Transcribe the data underneath exactly. No images belong in your version.

*Data block*.
——————

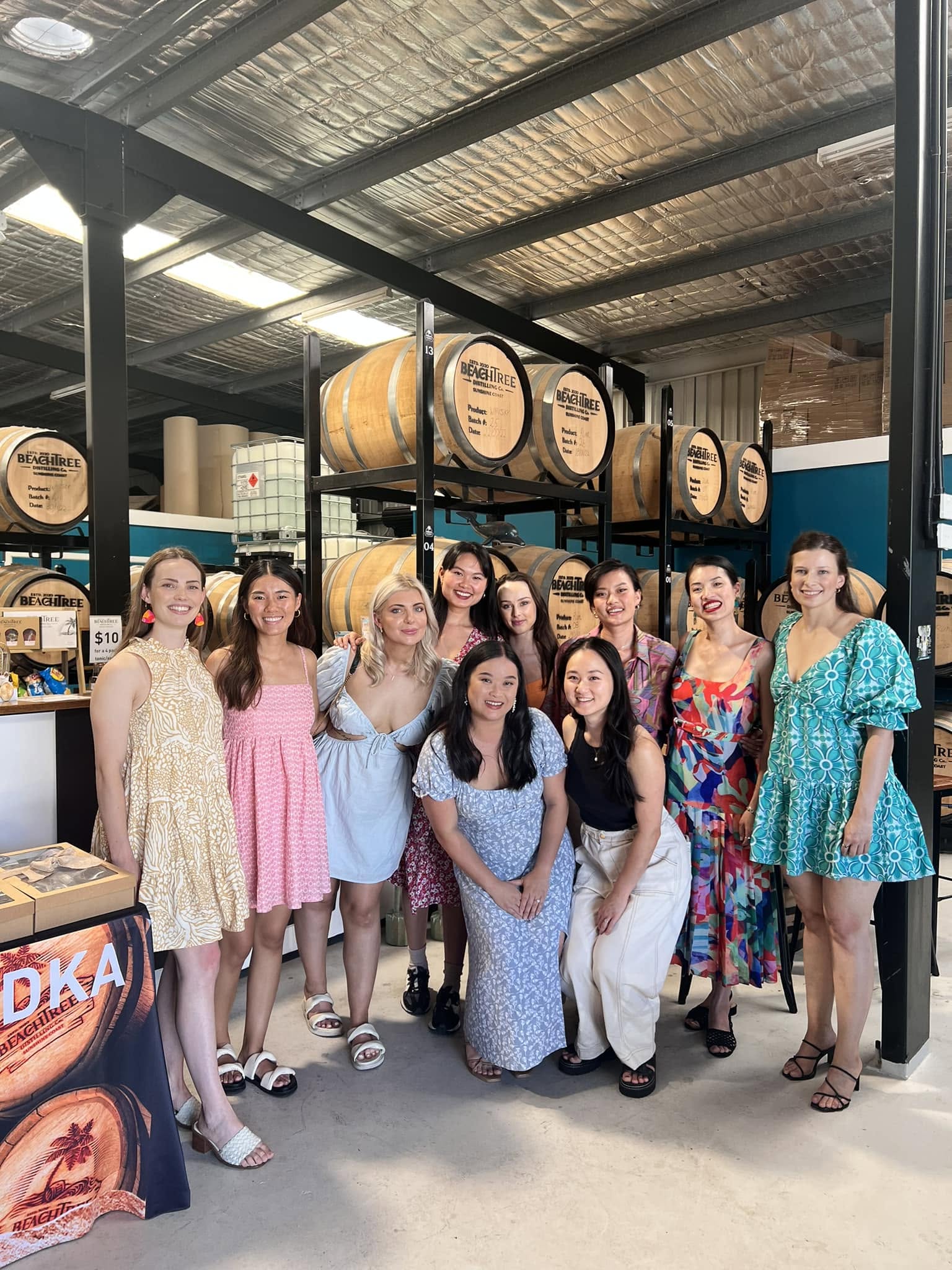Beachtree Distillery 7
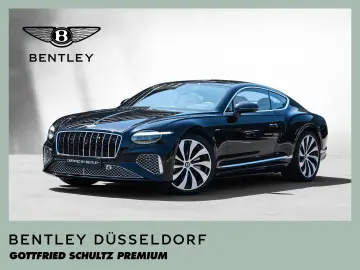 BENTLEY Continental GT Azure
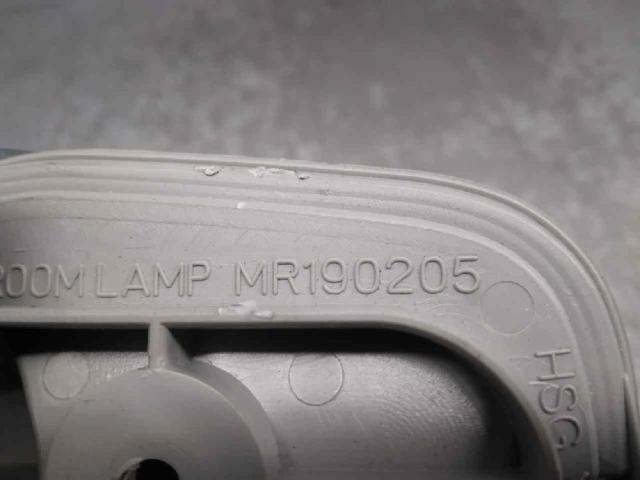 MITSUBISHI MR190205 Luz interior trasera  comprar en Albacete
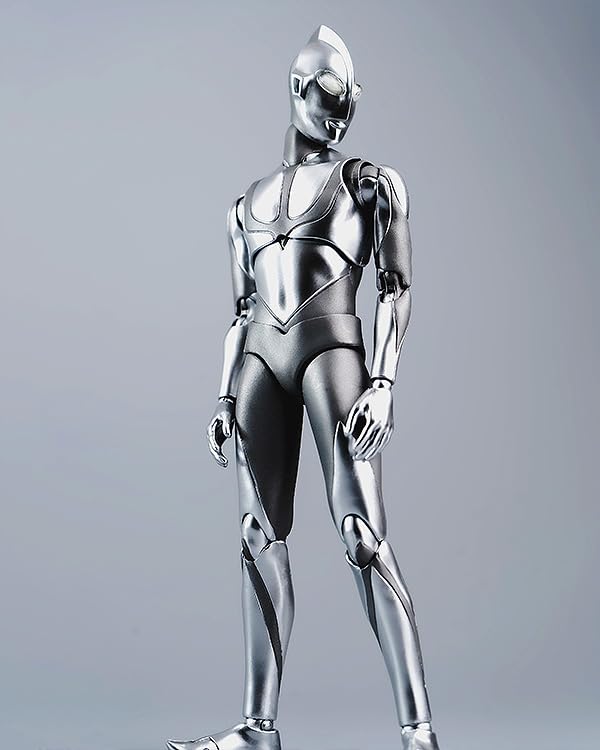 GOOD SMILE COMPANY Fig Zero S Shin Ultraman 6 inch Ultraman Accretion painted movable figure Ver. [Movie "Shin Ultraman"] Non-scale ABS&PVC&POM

——————

*Result of the task*.
Beachtree Distillery 7
 BENTLEY Continental GT Azure
 MITSUBISHI MR190205 Luz interior trasera  comprar en Albacete
 GOOD SMILE COMPANY Fig Zero S Shin Ultraman 6 inch Ultraman Accretion painted movable figure Ver. [Movie "Shin Ultraman"] Non-scale ABS&PVC&POM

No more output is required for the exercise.